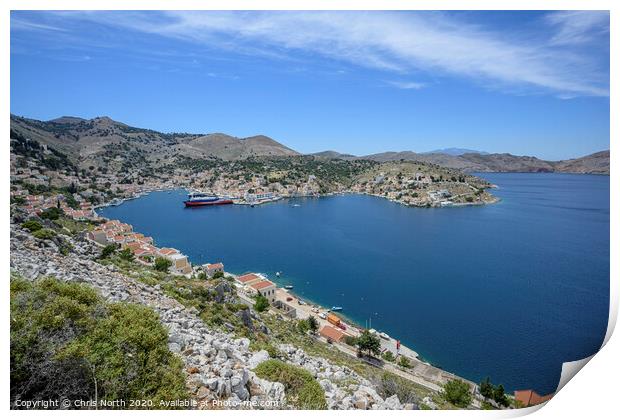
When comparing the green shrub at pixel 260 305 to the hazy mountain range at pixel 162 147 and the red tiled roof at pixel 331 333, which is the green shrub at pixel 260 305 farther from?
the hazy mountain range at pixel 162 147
* * *
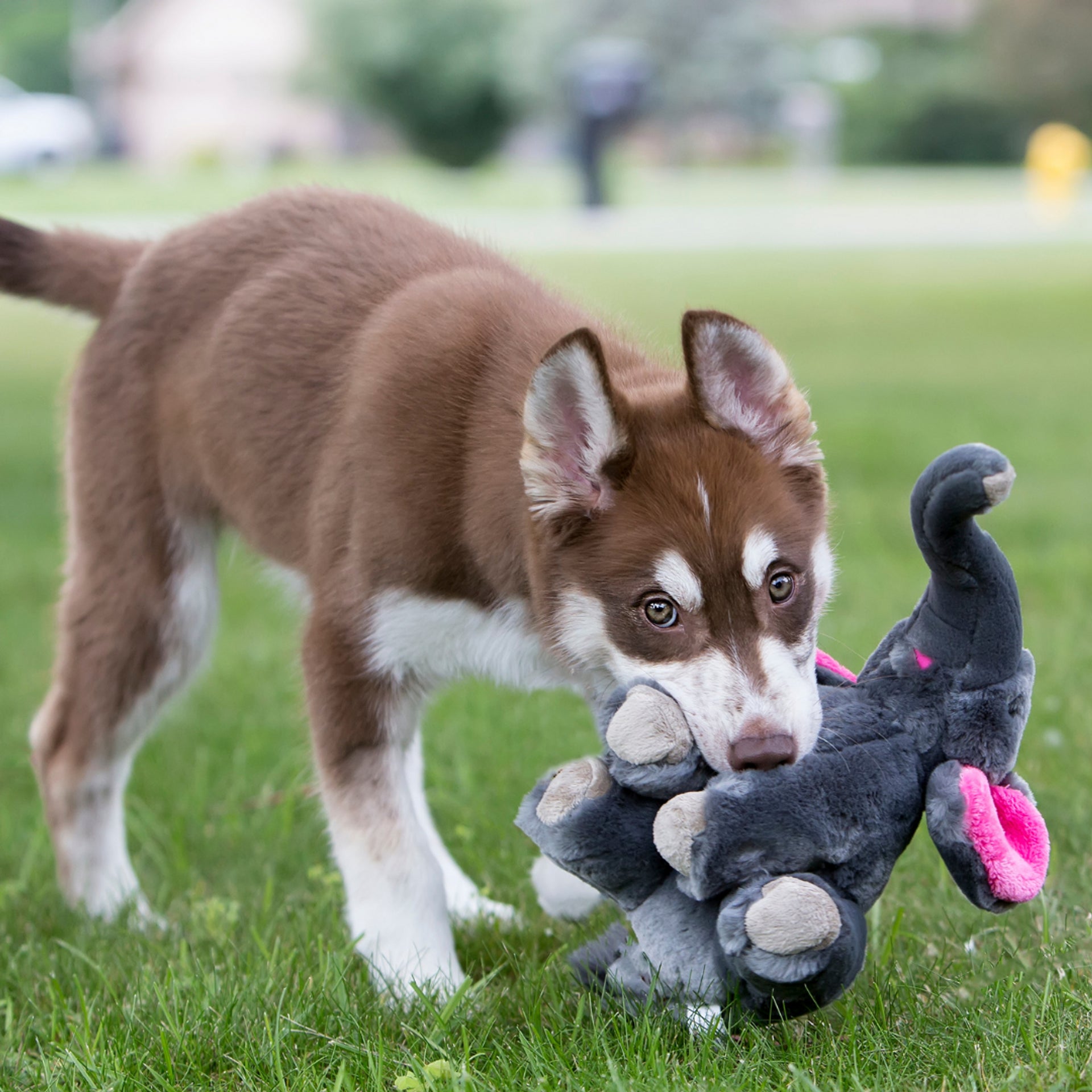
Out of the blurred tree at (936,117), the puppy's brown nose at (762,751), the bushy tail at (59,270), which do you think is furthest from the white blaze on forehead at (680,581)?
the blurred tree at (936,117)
* * *
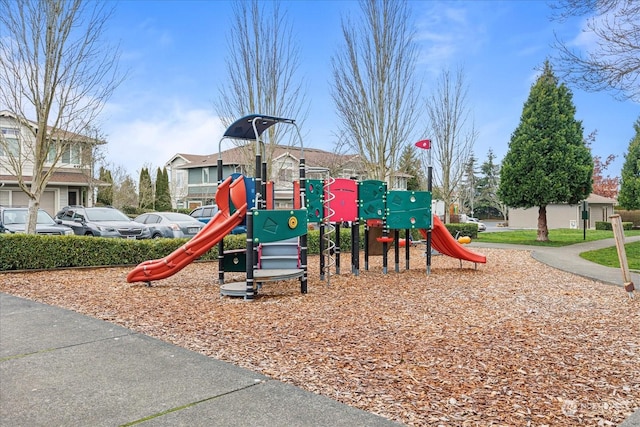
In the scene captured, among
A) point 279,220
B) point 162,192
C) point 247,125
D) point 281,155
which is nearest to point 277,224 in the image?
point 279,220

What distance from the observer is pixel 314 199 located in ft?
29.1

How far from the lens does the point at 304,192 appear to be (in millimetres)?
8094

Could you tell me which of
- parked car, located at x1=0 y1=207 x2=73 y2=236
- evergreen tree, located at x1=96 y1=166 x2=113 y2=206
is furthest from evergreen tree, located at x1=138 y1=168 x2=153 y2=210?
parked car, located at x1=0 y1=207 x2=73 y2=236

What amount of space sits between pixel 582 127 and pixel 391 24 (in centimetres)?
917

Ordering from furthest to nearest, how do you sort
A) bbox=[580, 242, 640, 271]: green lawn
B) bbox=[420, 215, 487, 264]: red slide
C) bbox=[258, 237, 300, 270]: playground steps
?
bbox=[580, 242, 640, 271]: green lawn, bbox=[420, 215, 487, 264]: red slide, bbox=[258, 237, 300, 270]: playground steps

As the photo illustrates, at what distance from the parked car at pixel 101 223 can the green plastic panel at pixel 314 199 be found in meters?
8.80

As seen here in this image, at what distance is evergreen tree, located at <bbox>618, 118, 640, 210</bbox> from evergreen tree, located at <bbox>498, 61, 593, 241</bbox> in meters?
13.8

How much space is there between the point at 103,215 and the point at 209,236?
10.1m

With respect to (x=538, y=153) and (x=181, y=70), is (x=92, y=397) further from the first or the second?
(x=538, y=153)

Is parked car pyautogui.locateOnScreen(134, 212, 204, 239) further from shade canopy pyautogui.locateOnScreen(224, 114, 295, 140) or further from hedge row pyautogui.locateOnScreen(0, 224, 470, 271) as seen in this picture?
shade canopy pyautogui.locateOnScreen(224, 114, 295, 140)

Zu erledigende Aufgabe
Zähle die Zeilen der Einträge oben, in denen die Zeichenfolge „pixel“ vorkommt, wobei Groß- und Kleinschreibung zu beachten ist. Gib bitte nur die Anzahl an.

Richtige Antwort
5